━━━━━ INFORMAÇÕES FORNECIDAS

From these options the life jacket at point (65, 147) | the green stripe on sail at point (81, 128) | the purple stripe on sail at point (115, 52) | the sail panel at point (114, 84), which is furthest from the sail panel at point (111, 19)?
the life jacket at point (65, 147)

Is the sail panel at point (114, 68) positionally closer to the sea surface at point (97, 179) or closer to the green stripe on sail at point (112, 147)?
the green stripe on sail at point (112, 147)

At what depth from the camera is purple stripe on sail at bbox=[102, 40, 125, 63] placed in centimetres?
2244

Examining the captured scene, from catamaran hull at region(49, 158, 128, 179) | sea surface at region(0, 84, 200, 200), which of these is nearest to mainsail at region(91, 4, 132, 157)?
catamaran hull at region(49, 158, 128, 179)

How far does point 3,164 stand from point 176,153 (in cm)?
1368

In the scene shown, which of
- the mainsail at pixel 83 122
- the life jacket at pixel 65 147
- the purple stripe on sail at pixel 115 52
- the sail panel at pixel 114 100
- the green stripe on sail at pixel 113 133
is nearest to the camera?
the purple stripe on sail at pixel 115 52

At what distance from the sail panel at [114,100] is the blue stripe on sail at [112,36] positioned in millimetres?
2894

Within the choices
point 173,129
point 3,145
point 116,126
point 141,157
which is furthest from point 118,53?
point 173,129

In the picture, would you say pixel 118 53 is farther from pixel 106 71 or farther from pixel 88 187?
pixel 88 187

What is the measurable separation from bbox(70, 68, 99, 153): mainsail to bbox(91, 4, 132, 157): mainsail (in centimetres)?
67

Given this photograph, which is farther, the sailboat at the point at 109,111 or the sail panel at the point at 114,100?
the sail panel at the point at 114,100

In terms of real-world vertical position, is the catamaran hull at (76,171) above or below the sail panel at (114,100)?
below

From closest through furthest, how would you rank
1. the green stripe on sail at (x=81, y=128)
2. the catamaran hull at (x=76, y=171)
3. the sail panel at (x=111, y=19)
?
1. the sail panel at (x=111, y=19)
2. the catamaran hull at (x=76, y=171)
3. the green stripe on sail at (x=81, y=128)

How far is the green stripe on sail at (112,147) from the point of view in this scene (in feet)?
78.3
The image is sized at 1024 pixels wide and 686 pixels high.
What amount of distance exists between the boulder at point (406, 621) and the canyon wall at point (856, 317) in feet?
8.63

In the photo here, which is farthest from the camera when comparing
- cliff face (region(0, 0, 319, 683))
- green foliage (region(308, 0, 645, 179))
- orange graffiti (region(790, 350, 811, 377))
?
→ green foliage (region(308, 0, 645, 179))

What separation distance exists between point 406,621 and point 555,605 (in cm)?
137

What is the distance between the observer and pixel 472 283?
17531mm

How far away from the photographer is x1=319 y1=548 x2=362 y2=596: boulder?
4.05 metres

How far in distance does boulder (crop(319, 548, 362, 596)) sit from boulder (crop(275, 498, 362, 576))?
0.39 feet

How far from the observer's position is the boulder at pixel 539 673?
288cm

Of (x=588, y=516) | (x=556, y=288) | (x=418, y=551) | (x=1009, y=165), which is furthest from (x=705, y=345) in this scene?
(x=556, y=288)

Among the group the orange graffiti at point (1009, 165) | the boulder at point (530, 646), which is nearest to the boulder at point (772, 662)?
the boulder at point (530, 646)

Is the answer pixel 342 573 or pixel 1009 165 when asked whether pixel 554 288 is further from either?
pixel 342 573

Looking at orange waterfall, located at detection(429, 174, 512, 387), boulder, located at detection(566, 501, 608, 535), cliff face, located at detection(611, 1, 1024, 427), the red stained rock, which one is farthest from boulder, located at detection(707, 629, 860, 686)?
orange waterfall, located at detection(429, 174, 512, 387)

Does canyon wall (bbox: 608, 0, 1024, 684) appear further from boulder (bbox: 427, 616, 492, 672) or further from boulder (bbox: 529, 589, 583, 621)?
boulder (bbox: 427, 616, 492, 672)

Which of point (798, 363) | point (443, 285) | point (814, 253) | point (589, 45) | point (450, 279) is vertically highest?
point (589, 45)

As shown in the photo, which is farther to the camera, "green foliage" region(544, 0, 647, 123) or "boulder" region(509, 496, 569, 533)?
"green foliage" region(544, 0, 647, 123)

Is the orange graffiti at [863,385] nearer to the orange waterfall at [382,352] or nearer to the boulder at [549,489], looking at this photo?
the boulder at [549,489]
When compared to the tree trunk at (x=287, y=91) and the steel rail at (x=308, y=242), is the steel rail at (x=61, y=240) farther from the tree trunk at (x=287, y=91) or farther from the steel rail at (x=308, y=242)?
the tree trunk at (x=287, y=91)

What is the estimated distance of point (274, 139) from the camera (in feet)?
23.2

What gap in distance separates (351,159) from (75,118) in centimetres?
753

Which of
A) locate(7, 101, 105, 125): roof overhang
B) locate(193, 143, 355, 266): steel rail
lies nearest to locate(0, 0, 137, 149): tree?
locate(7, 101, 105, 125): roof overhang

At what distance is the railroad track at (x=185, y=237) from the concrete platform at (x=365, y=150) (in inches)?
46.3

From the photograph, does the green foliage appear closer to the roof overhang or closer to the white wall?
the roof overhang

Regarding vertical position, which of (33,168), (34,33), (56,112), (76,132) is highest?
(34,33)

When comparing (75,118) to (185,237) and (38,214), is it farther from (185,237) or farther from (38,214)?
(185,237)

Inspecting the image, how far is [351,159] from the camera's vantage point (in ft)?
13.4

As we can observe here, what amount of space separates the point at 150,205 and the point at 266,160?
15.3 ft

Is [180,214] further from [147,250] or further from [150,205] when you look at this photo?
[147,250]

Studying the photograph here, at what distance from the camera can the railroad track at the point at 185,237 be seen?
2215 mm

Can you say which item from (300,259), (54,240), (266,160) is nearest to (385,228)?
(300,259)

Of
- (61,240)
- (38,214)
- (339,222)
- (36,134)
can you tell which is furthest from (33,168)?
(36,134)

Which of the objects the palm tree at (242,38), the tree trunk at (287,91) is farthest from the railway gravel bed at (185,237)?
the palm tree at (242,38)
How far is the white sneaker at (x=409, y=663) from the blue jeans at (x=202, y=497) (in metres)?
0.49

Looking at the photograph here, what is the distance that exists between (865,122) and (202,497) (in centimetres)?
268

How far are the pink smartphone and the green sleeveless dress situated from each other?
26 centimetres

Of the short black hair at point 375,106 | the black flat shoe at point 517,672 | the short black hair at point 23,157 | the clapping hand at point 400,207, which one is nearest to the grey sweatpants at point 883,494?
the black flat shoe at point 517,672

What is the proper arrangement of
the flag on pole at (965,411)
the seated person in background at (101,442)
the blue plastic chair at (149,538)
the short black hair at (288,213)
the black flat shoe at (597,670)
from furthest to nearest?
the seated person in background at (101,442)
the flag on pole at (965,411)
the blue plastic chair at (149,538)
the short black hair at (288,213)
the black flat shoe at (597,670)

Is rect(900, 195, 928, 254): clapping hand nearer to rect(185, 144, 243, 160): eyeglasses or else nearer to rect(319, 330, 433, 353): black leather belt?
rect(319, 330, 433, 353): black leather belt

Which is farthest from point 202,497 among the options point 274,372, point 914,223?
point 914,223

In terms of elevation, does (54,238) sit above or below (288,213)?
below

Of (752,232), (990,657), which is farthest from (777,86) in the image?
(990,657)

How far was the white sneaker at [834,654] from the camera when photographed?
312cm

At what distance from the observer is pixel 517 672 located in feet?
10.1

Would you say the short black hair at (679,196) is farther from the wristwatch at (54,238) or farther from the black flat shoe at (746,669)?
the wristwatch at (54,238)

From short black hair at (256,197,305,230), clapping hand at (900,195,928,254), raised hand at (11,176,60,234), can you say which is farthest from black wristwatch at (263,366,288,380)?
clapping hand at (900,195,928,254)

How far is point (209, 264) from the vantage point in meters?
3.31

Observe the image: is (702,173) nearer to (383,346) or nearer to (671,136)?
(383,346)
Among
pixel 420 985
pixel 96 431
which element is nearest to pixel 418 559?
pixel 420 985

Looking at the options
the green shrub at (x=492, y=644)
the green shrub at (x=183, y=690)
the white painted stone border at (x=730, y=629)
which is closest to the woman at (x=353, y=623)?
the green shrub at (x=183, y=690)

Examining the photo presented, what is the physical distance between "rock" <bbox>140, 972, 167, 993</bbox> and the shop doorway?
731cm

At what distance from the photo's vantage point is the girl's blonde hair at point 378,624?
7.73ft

━━━━━━━━━━

• [O QUE FAZER]: Formate como tabela Markdown o trecho que começa na linha que contém "At what distance from the observer" e vai até o fim das entradas, com as colunas Nº e Linha, deixando de fora as linhas em branco.

• [TAREFA CONCLUÍDA]:
| Nº | Linha |
|---|---|
| 1 | At what distance from the observer is pixel 517 672 located in feet? |
| 2 | 10.1 |
| 3 | Would you say the short black hair at (679,196) is farther from the wristwatch at (54,238) or farther from the black flat shoe at (746,669)? |
| 4 | the wristwatch at (54,238) |
| 5 | From short black hair at (256,197,305,230), clapping hand at (900,195,928,254), raised hand at (11,176,60,234), can you say which is farthest from black wristwatch at (263,366,288,380)? |
| 6 | clapping hand at (900,195,928,254) |
| 7 | How far is point (209, 264) from the vantage point in meters? |
| 8 | 3.31 |
| 9 | Observe the image: is (702,173) nearer to (383,346) or nearer to (671,136)? |
| 10 | (383,346) |
| 11 | Among |
| 12 | pixel 420 985 |
| 13 | pixel 96 431 |
| 14 | which element is nearest to pixel 418 559? |
| 15 | pixel 420 985 |
| 16 | Looking at the options |
| 17 | the green shrub at (x=492, y=644) |
| 18 | the green shrub at (x=183, y=690) |
| 19 | the white painted stone border at (x=730, y=629) |
| 20 | which is closest to the woman at (x=353, y=623)? |
| 21 | the green shrub at (x=183, y=690) |
| 22 | Examining the photo presented, what is the physical distance between "rock" <bbox>140, 972, 167, 993</bbox> and the shop doorway? |
| 23 | 731cm |
| 24 | At what distance from the photo's vantage point is the girl's blonde hair at point 378,624? |
| 25 | 7.73ft |